Textauszug -
Bei der anschließenden Rangelei kamen der Angeklagte und der Geschädigte
so zu Fall, dass der Angeklagte auf dem Rücken und der Geschädigte
bäuchlings auf ihm lag. Nunmehr trat und schlug der Mittäter auf den Geschädigten
ein und versetzte ihm zwei Messerstiche in Gesäß und Oberschenkel
und neun weitere in den Rücken. Als die Gegenwehr des Geschädigten
schließlich nachließ, durchsuchten ihn der Angeklagte und sein Mittäter
nach mitnehmenswerten Gegenständen und entwendeten unter anderem
Bargeld, ein Handy, die Armbanduhr und eine Halskette.

Folgendes bearbeiten -
A - Wie viele Messerstiche in den Rücken versetzte der Mittäter dem Geschädigten laut dem Textauszug?
B - Geben Sie den Textauszug von "Bei der anschließenden" bis "und eine Halskette." wortgetreu wieder.
C - Führen Sie den Textauszug über die Rangelei und den Diebstahl im Anschluss an seinen letzten Satz weiter.

Bereitgestelltes Material -
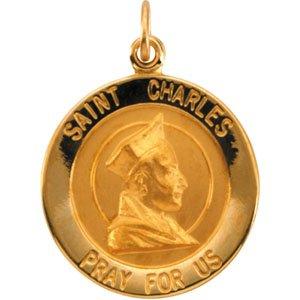 14k yellow 18.25 mm st. charles medal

Ergebnisse -
A - Neun.

B -
Bei der anschließenden Rangelei kamen der Angeklagte und der Geschädigte
so zu Fall, dass der Angeklagte auf dem Rücken und der Geschädigte
bäuchlings auf ihm lag. Nunmehr trat und schlug der Mittäter auf den Geschädigten
ein und versetzte ihm zwei Messerstiche in Gesäß und Oberschenkel
und neun weitere in den Rücken. Als die Gegenwehr des Geschädigten
schließlich nachließ, durchsuchten ihn der Angeklagte und sein Mittäter
nach mitnehmenswerten Gegenständen und entwendeten unter anderem
Bargeld, ein Handy, die Armbanduhr und eine Halskette.

C -
Das Landgericht hat beim Angeklagten die Voraussetzungen eines
gemeinschaftlich begangenen Raubes in Tateinheit mit gefährlicher Körperverletzung
(§ 223 Abs. 1, § 224 Abs. 1 Nr. 4, § 249 Abs. 1, § 52 StGB) als
erfüllt angesehen. Hinsichtlich des Messereinsatzes hat die Strafkammer
beim Angeklagten sowohl das Vorliegen eines schweren Raubes nach § 250
Abs. 1 Nr. 1a und Abs. 2 Nr. 1 StGB als auch einer gefährlichen Körperverletzung
nach § 224 Abs. 2 Nrn. 1 und 5 StGB verneint, weil der Mittäter in
einem dem Angeklagten nicht zurechenbaren Exzess gehandelt habe. Hinsichtlich
des Gaseinsatzes hat sie einen schweren Raub nach § 250 Abs. 1
Nr. 1a und Abs. 2 Nr. 1 StGB verneint, weil das eingesetzte Gas nach seiner
objektiven Beschaffenheit und der Art seiner Verwendung im konkreten Fall
nicht nachweisbar geeignet gewesen sei, erhebliche Verletzungen bei dem
Geschädigten herbeizuführen.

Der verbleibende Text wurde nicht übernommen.